Question

Two charges \( q_1 \) and \( q_2 \) are placed at a distance \( r \). If the distance between them is doubled, the electrostatic force between them becomes:

• A. One-fourth of the original force
• B. Half of the original force
• C. Four times the original force
• D. Twice the original force

Hint:

In inverse-square laws (like gravity or electrostatics), doubling the distance reduces the force by a factor of 4.

Answer 1

The Correct Option is A

Concept: Coulomb's Law describes the electrostatic force ($F$) between two point charges: \[ F = k \frac{q_1 q_2}{r^2} \] where $k$ is Coulomb's constant, $q_1, q_2$ are the magnitudes of the charges, and $r$ is the distance between them.

-- Information given --

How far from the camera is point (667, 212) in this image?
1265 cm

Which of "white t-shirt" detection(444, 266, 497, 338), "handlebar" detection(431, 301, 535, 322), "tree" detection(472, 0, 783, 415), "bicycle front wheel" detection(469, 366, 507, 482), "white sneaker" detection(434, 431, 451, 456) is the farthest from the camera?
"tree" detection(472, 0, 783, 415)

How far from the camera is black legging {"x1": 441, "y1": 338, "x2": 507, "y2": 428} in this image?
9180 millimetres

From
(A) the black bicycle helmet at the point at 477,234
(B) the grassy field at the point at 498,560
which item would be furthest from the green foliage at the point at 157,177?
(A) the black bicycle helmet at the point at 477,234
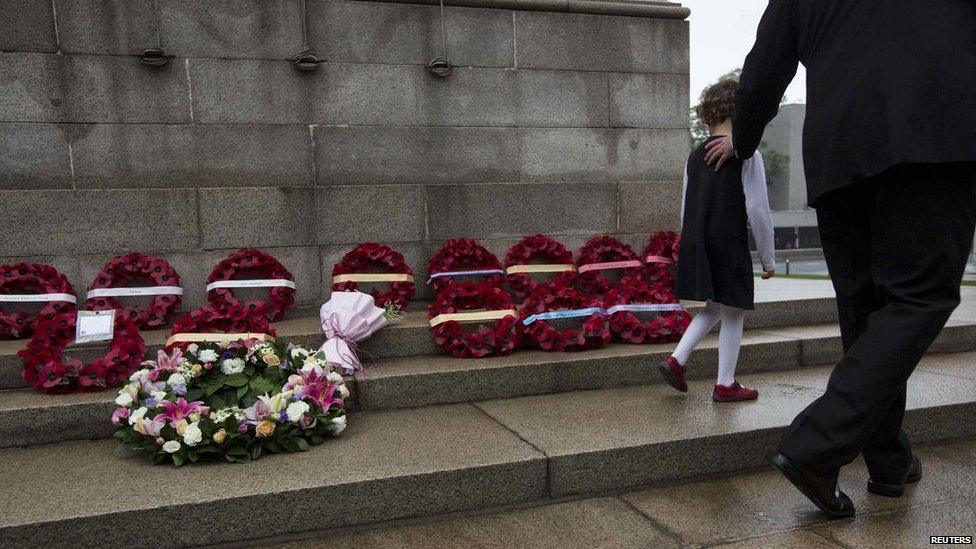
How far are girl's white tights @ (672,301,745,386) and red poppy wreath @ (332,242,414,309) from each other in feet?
7.48

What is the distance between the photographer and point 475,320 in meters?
4.81

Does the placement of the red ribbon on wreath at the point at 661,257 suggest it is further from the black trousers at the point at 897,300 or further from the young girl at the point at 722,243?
the black trousers at the point at 897,300

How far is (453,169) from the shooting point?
623cm

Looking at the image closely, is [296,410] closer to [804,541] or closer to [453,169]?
[804,541]

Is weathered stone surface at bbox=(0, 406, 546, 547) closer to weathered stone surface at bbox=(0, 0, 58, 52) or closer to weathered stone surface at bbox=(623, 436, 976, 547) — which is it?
weathered stone surface at bbox=(623, 436, 976, 547)

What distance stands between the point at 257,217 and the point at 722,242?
3.63 metres

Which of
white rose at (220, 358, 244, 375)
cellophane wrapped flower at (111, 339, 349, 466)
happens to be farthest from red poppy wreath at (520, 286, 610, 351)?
white rose at (220, 358, 244, 375)

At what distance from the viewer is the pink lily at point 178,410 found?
10.6 ft

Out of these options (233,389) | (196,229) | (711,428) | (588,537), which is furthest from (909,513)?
(196,229)

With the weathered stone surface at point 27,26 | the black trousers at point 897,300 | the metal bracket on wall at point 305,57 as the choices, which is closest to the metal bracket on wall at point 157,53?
the weathered stone surface at point 27,26

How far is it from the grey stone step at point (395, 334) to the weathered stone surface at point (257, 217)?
0.71m

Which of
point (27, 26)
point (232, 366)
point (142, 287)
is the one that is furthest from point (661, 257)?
point (27, 26)

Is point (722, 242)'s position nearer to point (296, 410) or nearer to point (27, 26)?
point (296, 410)

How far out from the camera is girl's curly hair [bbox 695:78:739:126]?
3977mm
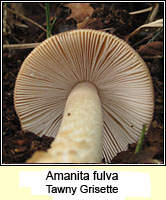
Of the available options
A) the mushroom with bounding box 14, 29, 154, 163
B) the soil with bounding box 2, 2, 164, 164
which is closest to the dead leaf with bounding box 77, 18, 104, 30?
the soil with bounding box 2, 2, 164, 164

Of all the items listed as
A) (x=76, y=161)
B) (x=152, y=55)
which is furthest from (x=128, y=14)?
(x=76, y=161)

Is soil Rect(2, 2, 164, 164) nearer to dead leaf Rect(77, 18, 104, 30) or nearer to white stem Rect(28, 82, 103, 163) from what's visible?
dead leaf Rect(77, 18, 104, 30)

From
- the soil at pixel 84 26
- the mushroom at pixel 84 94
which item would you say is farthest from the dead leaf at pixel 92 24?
the mushroom at pixel 84 94

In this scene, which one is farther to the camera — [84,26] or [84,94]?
[84,26]

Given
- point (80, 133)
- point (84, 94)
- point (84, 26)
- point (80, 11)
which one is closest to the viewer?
point (80, 133)

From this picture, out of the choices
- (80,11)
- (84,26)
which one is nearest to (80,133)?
(84,26)

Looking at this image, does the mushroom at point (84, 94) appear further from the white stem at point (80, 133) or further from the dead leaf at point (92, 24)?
the dead leaf at point (92, 24)

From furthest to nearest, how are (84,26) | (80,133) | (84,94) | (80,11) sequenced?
1. (80,11)
2. (84,26)
3. (84,94)
4. (80,133)

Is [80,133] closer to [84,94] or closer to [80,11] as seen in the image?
[84,94]
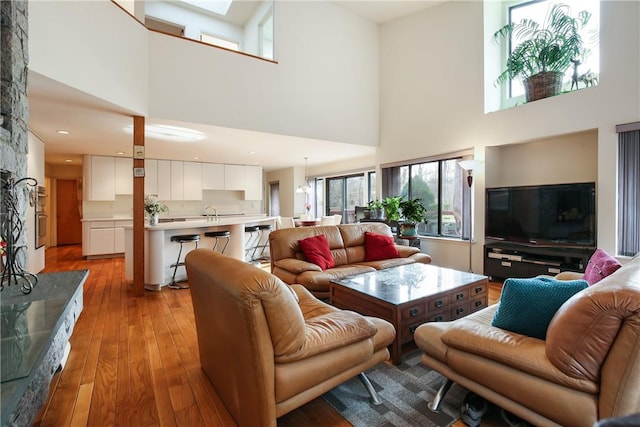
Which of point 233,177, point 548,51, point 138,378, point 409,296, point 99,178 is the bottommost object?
point 138,378

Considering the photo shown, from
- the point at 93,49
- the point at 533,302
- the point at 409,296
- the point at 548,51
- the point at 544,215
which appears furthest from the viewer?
the point at 544,215

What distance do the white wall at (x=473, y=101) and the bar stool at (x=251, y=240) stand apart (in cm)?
306

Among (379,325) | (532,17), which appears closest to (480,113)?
(532,17)

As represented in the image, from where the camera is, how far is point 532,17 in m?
4.68

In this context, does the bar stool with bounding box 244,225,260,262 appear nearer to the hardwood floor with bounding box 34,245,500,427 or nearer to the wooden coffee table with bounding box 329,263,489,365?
the hardwood floor with bounding box 34,245,500,427

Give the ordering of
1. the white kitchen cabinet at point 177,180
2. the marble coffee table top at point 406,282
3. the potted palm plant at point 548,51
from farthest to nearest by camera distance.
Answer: the white kitchen cabinet at point 177,180 < the potted palm plant at point 548,51 < the marble coffee table top at point 406,282

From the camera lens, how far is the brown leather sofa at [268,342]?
131cm

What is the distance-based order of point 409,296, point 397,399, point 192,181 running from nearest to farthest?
point 397,399
point 409,296
point 192,181

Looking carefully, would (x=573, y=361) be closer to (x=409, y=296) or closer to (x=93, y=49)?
(x=409, y=296)

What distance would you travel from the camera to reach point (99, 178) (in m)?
6.66

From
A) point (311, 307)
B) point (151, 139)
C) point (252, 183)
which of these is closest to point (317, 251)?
point (311, 307)

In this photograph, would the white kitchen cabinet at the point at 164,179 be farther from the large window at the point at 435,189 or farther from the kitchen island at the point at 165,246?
the large window at the point at 435,189

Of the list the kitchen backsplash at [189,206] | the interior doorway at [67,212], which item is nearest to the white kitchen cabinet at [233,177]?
the kitchen backsplash at [189,206]

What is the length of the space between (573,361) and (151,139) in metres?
6.05
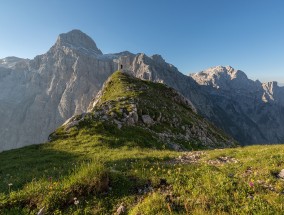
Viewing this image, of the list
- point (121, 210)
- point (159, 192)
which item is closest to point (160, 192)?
point (159, 192)

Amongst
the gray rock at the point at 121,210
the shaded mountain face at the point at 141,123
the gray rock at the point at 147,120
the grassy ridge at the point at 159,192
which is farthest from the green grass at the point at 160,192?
the gray rock at the point at 147,120

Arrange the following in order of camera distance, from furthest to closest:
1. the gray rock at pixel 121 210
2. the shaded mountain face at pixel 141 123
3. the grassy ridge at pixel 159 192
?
the shaded mountain face at pixel 141 123
the gray rock at pixel 121 210
the grassy ridge at pixel 159 192

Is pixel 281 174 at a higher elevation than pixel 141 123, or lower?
lower

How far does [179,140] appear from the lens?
38.2 m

-- Task set --
1 – Repeat the passage of the Coulomb's law question from "In inverse-square laws" to "distance between them." word for word.
2 – Render the records, from the line containing "What distance would" through the last line of the records, as a JSON list of strings with one string per line. Omit blank lines and the pictures.

-- Responses --
1 –
In inverse-square laws (like gravity or electrostatics), doubling the distance reduces the force by a factor of 4.

Answer 1

The Correct Option is A

Concept: Coulomb's Law describes the electrostatic force ($F$) between two point charges: \[ F = k \frac{q_1 q_2}{r^2} \] where $k$ is Coulomb's constant, $q_1, q_2$ are the magnitudes of the charges, and $r$ is the distance between them.

2 –
[
  "What distance would you travel from the camera to reach point (99, 178) (in m)?",
  "6.66",
  "From",
  "A) point (311, 307)",
  "B) point (151, 139)",
  "C) point (252, 183)",
  "which of these is closest to point (317, 251)?",
  "point (311, 307)",
  "In this photograph, would the white kitchen cabinet at the point at 164,179 be farther from the large window at the point at 435,189 or farther from the kitchen island at the point at 165,246?",
  "the large window at the point at 435,189",
  "Of the list the kitchen backsplash at [189,206] | the interior doorway at [67,212], which item is nearest to the white kitchen cabinet at [233,177]?",
  "the kitchen backsplash at [189,206]",
  "What is the length of the space between (573,361) and (151,139) in metres?",
  "6.05",
  "Viewing this image, of the list",
  "- point (121, 210)",
  "- point (159, 192)",
  "which item is closest to point (160, 192)?",
  "point (159, 192)",
  "Amongst",
  "the gray rock at the point at 121,210",
  "the shaded mountain face at the point at 141,123",
  "the gray rock at the point at 147,120",
  "the grassy ridge at the point at 159,192",
  "which is farthest from the green grass at the point at 160,192?",
  "the gray rock at the point at 147,120",
  "Arrange the following in order of camera distance, from furthest to closest:",
  "1. the gray rock at pixel 121 210",
  "2. the shaded mountain face at pixel 141 123",
  "3. the grassy ridge at pixel 159 192",
  "?",
  "the shaded mountain face at pixel 141 123",
  "the gray rock at pixel 121 210",
  "the grassy ridge at pixel 159 192",
  "Is pixel 281 174 at a higher elevation than pixel 141 123, or lower?",
  "lower",
  "How far does [179,140] appear from the lens?",
  "38.2 m"
]